Complete the following:
**A.** From the Event Hubs issue thread, set down the passage word for word, beginning at the words "Note: given the" and stopping after the words "address your issue.".
**B.** Answer these questions using the Event Hubs issue thread:
(i) In which case only should SERVER_BUSY_WAIT_TIME be applied?
(ii) In what year was the PR part of a retry policy cleanup?
(iii) Which track1 version of the Event Hubs library is named as also having the back-off pattern on server-busy?

Provided text:
----------
Hey @joshfree @conniey - Could you please give any update on the issue? When will be the fix available?

adriannowak avatar Mar 04 '24 10:03 adriannowak

Thanks for reporting this. The SERVER_BUSY_WAIT_TIME should only be applied in cases where the exception is a "ServerBusyException" to align with behaviour in the legacy library.

That PR was part of a retry policy cleanup in 2021.

conniey avatar Mar 14 '24 17:03 conniey

Note: given the environment is experiencing server-busy throttling from the EH service, the overall slowness may not change much since the SDK (after any fix) is still has to use back-off on server-busy.

The SDK requirement to apply back-off on server-busy is not a regression, this is a recommended pattern, which exists in all generations of Event Hubs library (including track1 3.4.x).

anuchandy avatar Mar 14 '24 17:03 anuchandy

@adriannowak Does this issue still persist?

samvaity avatar Nov 13 '25 23:11 samvaity

Hi @adriannowak. Thank you for opening this issue and giving us the opportunity to assist. To help our team better understand your issue and the details of your scenario please provide a response to the question asked above or the information requested above. This will help us more accurately address your issue.

github-actions[bot] avatar Dec 11 '25 19:12 github-actions[bot]
----------
Extracted data:
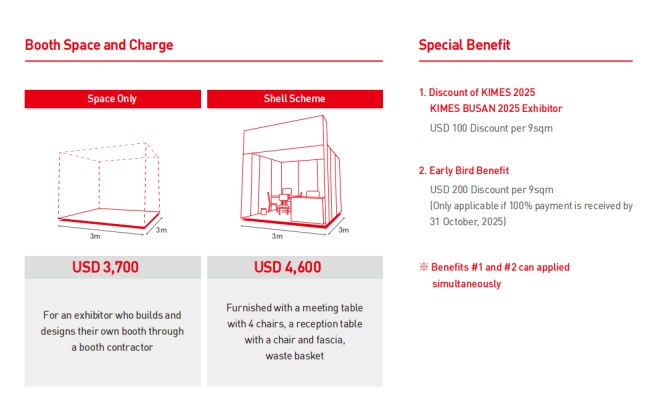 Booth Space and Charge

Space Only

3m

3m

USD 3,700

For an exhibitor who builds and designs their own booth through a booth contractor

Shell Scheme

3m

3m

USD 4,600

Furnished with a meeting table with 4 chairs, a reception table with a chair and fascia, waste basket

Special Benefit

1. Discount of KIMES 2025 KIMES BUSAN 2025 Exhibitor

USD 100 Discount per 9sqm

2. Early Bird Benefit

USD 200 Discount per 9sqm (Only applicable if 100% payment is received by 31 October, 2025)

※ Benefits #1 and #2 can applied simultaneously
----------
List of solutions:
**A.**
Note: given the environment is experiencing server-busy throttling from the EH service, the overall slowness may not change much since the SDK (after any fix) is still has to use back-off on server-busy.

The SDK requirement to apply back-off on server-busy is not a regression, this is a recommended pattern, which exists in all generations of Event Hubs library (including track1 3.4.x).

anuchandy avatar Mar 14 '24 17:03 anuchandy

@adriannowak Does this issue still persist?

samvaity avatar Nov 13 '25 23:11 samvaity

Hi @adriannowak. Thank you for opening this issue and giving us the opportunity to assist. To help our team better understand your issue and the details of your scenario please provide a response to the question asked above or the information requested above. This will help us more accurately address your issue.

**B.**
(i) When the exception is a "ServerBusyException"
(ii) 2021
(iii) 3.4.x